From Book to Film: Upcoming Adaptations

With the recent successes of Gone Girl and The Girl on the Train, more and more novels are being adapted for the big screen. The following books are all ones that have been optioned for films. Because film adaptations are always a gamble, I am curious to see how these will turn out.

(If nothing else, there seem to be quite a few more thrillers in our cinematic futures.)

—      —     —

Second Life by S.J. Watson

Julia, a wife and mother, is living a double life. After her sister’s brutal murder, Julia attempts to hunt down her killer. As she continues her search, she is drawn into a sordid world of sex, addiction, and obsession. It turns out that finding justice for her sister may come with a price.

Watson’s novel is being adapted by Warner Bros. and is in development.

Ashley’s War by Gayle Lemmon

Lemmon’s book tells the true story of the Cultural Support Team, a group of women U.S. Army Special Operations soldiers created in 2010 to undertake sensitive missions in Afghanistan. Though women were officially banned from combat, the members of the Cultural Support Team could be attached to military groups for various missions. In particular, the book follows the story of Lt. Ashley White.

Fox 2000 has the film rights for this book.

=== GIVEN DATA ===
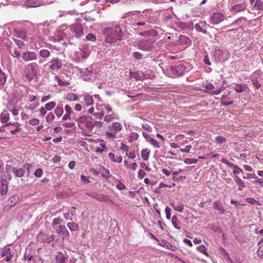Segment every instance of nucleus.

=== WORK INSTRUCTIONS ===
a. List every book title named in the post on upcoming book-to-film adaptations.
b. Using the post on upcoming book-to-film adaptations, decide whether each statement agrees with it: (i) The Cultural Support Team was formed in 2010. (ii) Fox 2000 holds the film rights to Second Life. (iii) In Second Life, Julia hunts for her brother's killer. Answer yes or no for each, quoting the words of the post that decide it.
c. Extend the post on upcoming book-to-film adaptations, picking up after its final sentence.
The data has no role in any of this.

=== RESPONSES IN ORDER ===
a.
Gone Girl
The Girl on the Train
Second Life
Ashley's War

b.
(i) Yes: "created in 2010"
(ii) No: "Watson’s novel is being adapted by Warner Bros. and is in development."
(iii) No: "After her sister’s brutal murder, Julia attempts to hunt down her killer."

c.
Luckiest Girl Alive.jpgLuckiest Girl Alive by Jessica Knoll

Ani FaNelli is an ruthlessly ambitious women with a seemingly perfect life. But behind the armor that her expensive clothes and rich boyfriend provide, Ani hides a terrible secret about what happened when she was a student at a prestigious prep school.

Lionsgate will lead this film, and it is rumored that Reese Witherspoon will star in it.

The Outliers by Kimberly McCreight

When Wylie and Cassie get into a fight, Wylie doesn’t think that anything is out of the ordinary. Then Wylie receives a cryptic text from Cassie asking for help. Wylie can’t bring herself to refuse and finds herself being lured deeper and deeper into the woods with Cassie’s boyfriend. The further she goes, the more Wylie thinks that something isn’t right. Someone isn’t telling her everything.

The Outliers is currently being shopped for adaptation.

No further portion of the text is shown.